Texto fornecido →

--- --- ---

A Europa já está alerta, com os Estados Bálticos a sentirem-se “inseguros”,
porque localizados nas linhas da frente da NATO e lembrados da “vida sob a
Cortina de Ferro”, sublinha a investigadora de Estratégia e Segurança. Ora, os
Europeus deveriam estar preocupados com a futura direção da estratégia de
Defesa dos EUA na Europa. Independentemente de quem venha a vencer as próximas
eleições presidenciais dos EUA, Washington está cada vez mais concentrado na
China e nas ameaças no Indo-Pacífico, e não na Europa. Na II Guerra Mundial, em
1941, os EUA e o Reino Unido viram-se confrontados com um dilema e, adotando a
estratégia “Europa em primeiro lugar”, deram prioridade à derrota da Alemanha
nazi e facilitaram a abertura à expansão do imperialismo japonês.
Os países europeus têm demorado a
aceitar esta realidade. Os gastos europeus com a Defesa são, ainda, uma gota no
oceano, apesar de, com a guerra na Ucrânia, terem dado um grande salto. A
maioria dos países da NATO ainda não atinge os obrigatórios 2% do produto
inferno bruto (PIB). E a ênfase de Joe Biden na unidade da NATO resultou em
conversas difíceis quanto à partilha de encargos que estão esquecidos. Crê-se
que, à medida que se perceba que está em causa o financiamento dos EUA à
Ucrânia, a Alemanha acordará do seu sono e a França aproveitará a oportunidade
para impulsionar a sua defesa, através de uma abordagem mais robusta.
Taiwan está no centro da tensão relacional entre a China e os EUA. Pequim
reivindica a soberania sobre a ilha, localizada a cerca de 160 km da costa
sudeste do continente, e promete tomá-la pela força, se necessário, para lograr
a reunificação nacional. Porém, os EUA, que têm um pacto de segurança com a
ilha, fornecem-lhe equipamento militar e tecnologia para preparar o território
para uma eventual incursão de Pequim. O presidente norte-americano disse, por várias
vezes, que enviaria tropas para defender Taiwan, em caso de guerra; e Xi
Jinping exige que os EUA respeitem a “soberania e integridade territorial” do
seu país.

--- --- ---

Informação apresentada →
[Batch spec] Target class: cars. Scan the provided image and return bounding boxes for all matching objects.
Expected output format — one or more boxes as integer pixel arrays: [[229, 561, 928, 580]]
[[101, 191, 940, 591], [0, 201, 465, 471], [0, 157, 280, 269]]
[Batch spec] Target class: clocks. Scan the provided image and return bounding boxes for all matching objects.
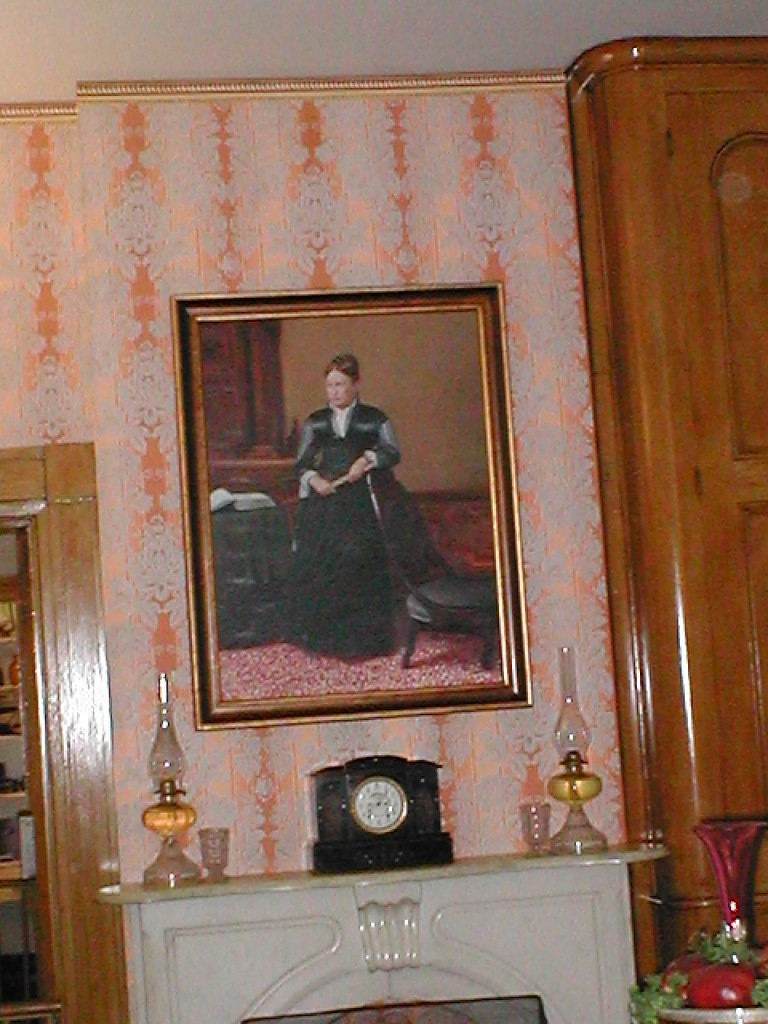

--- --- ---

Tarefas a realizar →
• a. Segundo o texto sobre a estratégia de defesa dos EUA, a que distância da costa do continente fica Taiwan?
• b. Retome o texto sobre a estratégia de defesa dos EUA a partir do ponto em que termina.

Conjunto de respostas →
• a. A cerca de 160 km da costa sudeste do continente.

• b.
Na ótica norte-americana, a Ásia, fervilhante e cada vez mais decisiva no
Mundo, é uma região que merece mais preocupação. A guerra na Ucrânia
redirecionou esforços, mas não alterou o crescente poder e a influência da
China, o que leva diplomatas e analistas a considerar que, se concretizar o
objetivo de se tornar dominante na Ásia, esse grande país controlará mais de
metade da economia global. A China é, pois, uma ameaça mais grave, a longo
prazo, para a segurança nacional dos EUA, dada a sua riqueza, tamanho e
desenvolvimento militar.
***
A 20 de dezembro, os líderes do Senado (câmara alta do
Congresso dos EUA) admitiram que não aprovarão novo pacote de apoio militar à
Ucrânia até ao final do ano. “Os negociadores ainda estão a trabalhar em
algumas questões e esperamos que os seus esforços permitam ao Senado agir
rapidamente […] no início de 2024”, afirmaram em declaração conjunta o
democrata Chuck Schumer e o republicano Mitch McConnell.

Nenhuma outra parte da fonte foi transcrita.